Please rewrite the rows in the stretch from the line containing "What is the extent of the space" through the line containing "12.7 metres" as a numbered list, leaving out blank lines.

Records from a data source
+--

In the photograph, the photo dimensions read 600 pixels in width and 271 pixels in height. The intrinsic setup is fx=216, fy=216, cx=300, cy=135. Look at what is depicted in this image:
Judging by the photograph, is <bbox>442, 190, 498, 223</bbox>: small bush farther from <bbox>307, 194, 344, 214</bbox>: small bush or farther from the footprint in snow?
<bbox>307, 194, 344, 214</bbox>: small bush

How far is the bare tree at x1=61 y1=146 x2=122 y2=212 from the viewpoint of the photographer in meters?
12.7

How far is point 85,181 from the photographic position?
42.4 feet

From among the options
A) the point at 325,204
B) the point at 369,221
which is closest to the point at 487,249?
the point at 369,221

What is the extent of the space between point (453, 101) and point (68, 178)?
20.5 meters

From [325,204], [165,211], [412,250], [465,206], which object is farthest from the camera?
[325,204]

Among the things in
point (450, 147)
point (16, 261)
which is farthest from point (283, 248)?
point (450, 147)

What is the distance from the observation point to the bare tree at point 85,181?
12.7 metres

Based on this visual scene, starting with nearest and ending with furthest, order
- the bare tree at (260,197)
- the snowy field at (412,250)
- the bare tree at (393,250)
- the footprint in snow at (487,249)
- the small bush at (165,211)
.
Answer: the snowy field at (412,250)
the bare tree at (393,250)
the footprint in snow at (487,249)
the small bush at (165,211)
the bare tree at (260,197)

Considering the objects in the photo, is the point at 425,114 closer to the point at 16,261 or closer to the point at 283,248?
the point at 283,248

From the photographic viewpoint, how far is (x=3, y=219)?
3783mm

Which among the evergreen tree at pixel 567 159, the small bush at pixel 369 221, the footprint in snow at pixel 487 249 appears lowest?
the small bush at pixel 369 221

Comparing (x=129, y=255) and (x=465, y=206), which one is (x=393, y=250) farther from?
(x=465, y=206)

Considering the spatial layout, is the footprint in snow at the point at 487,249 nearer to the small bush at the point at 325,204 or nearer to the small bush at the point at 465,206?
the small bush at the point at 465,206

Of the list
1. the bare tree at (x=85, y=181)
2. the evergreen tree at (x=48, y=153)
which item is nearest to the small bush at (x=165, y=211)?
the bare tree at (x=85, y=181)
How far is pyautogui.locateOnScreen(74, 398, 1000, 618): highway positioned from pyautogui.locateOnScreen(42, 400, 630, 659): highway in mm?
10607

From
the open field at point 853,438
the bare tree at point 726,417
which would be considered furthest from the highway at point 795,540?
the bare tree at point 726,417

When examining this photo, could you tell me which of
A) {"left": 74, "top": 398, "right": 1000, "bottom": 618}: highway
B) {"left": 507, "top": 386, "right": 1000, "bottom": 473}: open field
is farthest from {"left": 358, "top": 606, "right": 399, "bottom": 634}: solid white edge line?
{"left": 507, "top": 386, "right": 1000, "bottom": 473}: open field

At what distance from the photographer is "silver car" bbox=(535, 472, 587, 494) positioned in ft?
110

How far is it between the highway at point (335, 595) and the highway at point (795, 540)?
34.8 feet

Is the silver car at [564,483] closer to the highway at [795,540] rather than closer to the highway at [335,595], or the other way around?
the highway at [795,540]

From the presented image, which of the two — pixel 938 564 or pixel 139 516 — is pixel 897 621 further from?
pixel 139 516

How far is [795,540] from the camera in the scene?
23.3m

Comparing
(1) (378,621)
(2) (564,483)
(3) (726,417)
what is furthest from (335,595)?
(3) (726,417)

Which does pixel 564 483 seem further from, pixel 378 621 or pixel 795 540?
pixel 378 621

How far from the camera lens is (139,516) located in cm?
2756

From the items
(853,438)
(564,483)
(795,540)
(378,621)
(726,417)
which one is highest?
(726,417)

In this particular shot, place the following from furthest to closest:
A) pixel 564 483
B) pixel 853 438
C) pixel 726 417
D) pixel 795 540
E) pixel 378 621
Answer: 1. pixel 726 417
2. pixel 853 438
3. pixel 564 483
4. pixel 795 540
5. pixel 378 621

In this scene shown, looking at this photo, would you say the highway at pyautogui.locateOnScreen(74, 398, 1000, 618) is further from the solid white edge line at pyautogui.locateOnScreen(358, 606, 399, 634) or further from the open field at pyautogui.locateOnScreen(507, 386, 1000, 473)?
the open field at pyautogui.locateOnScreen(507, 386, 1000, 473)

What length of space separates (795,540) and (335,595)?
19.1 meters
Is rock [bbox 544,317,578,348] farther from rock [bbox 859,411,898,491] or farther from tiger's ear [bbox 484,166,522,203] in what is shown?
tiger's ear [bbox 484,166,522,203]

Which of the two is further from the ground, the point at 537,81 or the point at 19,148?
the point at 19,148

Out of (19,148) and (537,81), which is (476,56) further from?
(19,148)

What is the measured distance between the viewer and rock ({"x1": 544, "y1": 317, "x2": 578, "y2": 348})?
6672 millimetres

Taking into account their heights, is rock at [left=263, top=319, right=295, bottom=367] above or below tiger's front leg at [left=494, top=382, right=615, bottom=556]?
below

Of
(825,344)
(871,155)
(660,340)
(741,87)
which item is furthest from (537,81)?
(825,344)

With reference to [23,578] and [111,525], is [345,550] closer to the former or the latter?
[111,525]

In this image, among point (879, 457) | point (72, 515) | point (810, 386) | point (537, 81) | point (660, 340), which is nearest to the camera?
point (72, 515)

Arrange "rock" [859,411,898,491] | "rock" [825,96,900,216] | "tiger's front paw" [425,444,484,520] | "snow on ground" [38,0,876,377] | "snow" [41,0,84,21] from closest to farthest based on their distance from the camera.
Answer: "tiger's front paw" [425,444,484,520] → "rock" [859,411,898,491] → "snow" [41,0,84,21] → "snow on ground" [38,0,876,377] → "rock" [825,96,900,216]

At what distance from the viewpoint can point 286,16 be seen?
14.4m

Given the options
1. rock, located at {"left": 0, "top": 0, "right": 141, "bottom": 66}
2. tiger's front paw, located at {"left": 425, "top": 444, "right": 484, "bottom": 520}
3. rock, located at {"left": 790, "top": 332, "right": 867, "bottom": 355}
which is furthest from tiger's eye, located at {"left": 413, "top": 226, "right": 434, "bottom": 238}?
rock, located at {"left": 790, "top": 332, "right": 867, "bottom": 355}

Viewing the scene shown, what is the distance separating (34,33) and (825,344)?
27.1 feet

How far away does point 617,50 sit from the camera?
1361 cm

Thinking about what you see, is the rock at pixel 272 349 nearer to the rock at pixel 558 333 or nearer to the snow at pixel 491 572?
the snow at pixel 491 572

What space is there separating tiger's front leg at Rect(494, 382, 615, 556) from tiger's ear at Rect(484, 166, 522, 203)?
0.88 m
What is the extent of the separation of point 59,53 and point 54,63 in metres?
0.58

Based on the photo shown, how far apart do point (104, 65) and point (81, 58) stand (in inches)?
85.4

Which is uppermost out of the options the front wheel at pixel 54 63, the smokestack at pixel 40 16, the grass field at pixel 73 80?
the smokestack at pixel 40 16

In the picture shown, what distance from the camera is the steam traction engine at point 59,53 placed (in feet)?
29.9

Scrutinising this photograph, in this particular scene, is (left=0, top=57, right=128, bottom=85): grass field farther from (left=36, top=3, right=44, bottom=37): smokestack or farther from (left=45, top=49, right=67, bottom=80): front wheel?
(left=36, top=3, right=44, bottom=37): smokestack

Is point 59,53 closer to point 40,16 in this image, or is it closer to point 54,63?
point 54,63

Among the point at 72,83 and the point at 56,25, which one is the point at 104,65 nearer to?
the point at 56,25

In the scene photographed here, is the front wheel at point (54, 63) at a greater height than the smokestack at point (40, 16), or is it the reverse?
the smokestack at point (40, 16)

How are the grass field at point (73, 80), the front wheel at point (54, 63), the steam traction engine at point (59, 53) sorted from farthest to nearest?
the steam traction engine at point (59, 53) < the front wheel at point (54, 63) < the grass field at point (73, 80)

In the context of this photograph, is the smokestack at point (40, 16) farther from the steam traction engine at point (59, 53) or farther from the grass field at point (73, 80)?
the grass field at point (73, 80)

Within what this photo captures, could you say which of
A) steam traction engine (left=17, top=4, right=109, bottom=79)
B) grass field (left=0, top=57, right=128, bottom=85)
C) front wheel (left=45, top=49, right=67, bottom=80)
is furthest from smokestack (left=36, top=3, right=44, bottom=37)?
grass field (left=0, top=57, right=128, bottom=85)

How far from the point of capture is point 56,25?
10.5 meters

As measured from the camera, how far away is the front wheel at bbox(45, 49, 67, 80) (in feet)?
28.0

+--

Problem solution:
1. What is the extent of the space between point (453, 101) and point (68, 178)?
2. 20.5 meters
3. From [325,204], [165,211], [412,250], [465,206], which object is farthest from the camera?
4. [325,204]
5. Among the things in
6. point (450, 147)
7. point (16, 261)
8. which is farthest from point (283, 248)?
9. point (450, 147)
10. What is the distance from the observation point to the bare tree at point 85,181?
11. 12.7 metres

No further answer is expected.